Description of the task: Exclude images; transcribe the rest of the data exactly.

Task input:
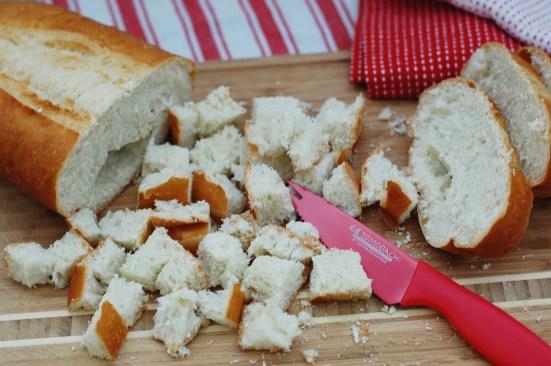 1. Bread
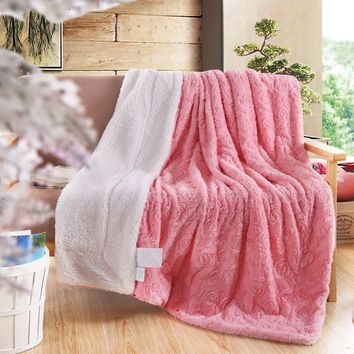 DaDa Bedding Luxury Rose Buds Blushing Baby Pink Reversible Faux Fur with Sherpa Backside Fleece Throw Blanket (BL-171752)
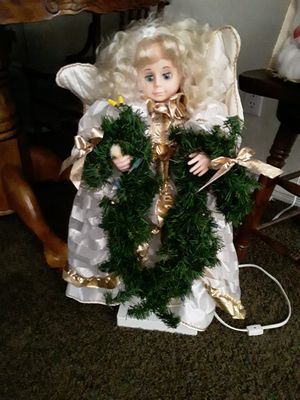Christmas animated doll perfect vintage works great for Sale in Las Vegas, NV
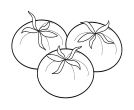 Tomato Drawing Vegetables Vector Clipart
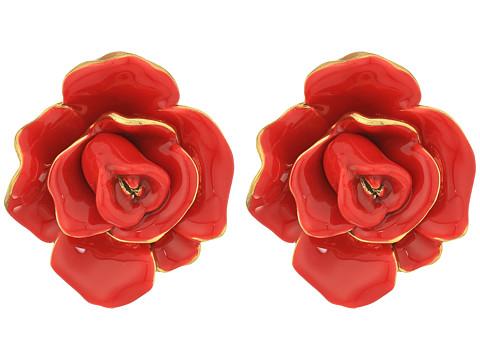 Oscar de la Renta Rosette Button C Earrings - Cinnabar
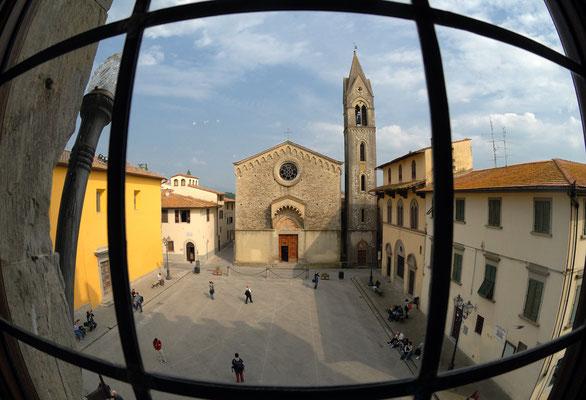 La Propositura vista dal Palazzo dei Vicari - Scarperia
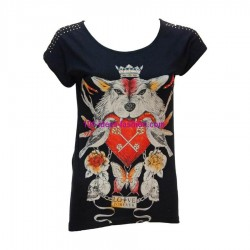 tshirt top summer brand 101 idees 8288pr
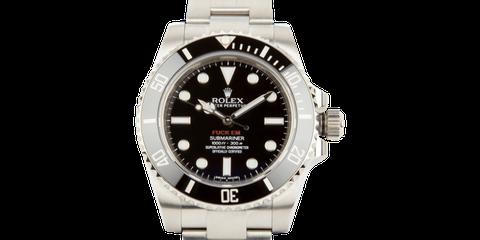 Product, Analog watch, Watch, Glass, Photograph, White, Watch accessory, Font, Metal, Fashion accessory,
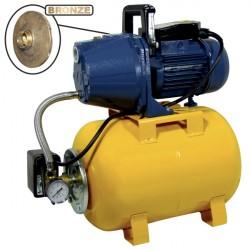Elettropompa Autoclave ELPUMPS VB 25/1300 B - 1300 W - 5400 lt/h Prevalenza 47 m - 028136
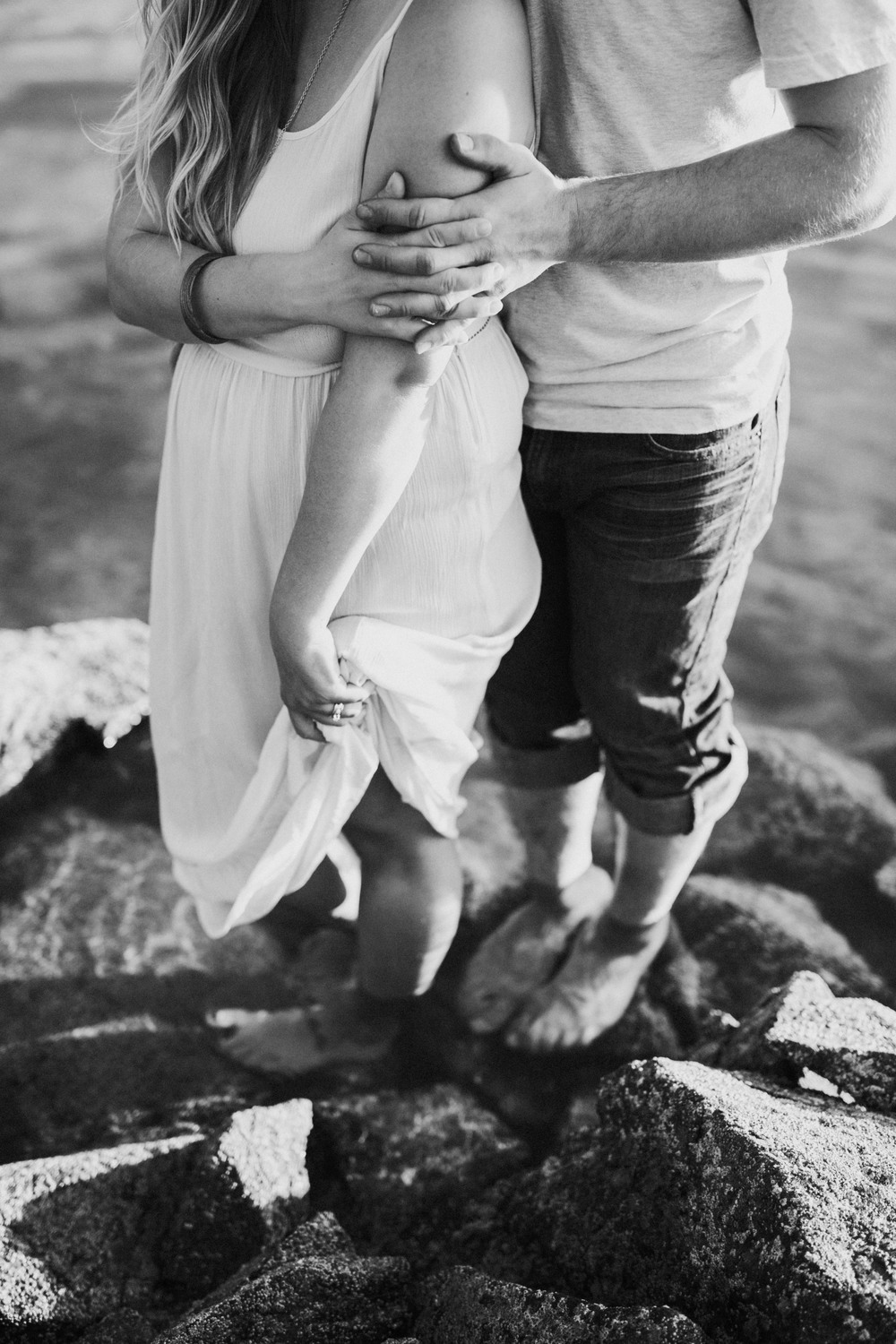 IMG_0272 BW JENNIFER PICARD PHOTOGRAPHY VANCOUVER WEDDING PHOTOGRAPHER SUNSHINE COAST ENGAGEMENT.jpg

Final answer:
 1. Bread
 DaDa Bedding Luxury Rose Buds Blushing Baby Pink Reversible Faux Fur with Sherpa Backside Fleece Throw Blanket (BL-171752)
Christmas animated doll perfect vintage works great for Sale in Las Vegas, NV
 Tomato Drawing Vegetables Vector Clipart
 Oscar de la Renta Rosette Button C Earrings - Cinnabar
 La Propositura vista dal Palazzo dei Vicari - Scarperia
 tshirt top summer brand 101 idees 8288pr
 Product, Analog watch, Watch, Glass, Photograph, White, Watch accessory, Font, Metal, Fashion accessory,
Elettropompa Autoclave ELPUMPS VB 25/1300 B - 1300 W - 5400 lt/h Prevalenza 47 m - 028136
 IMG_0272 BW JENNIFER PICARD PHOTOGRAPHY VANCOUVER WEDDING PHOTOGRAPHER SUNSHINE COAST ENGAGEMENT.jpg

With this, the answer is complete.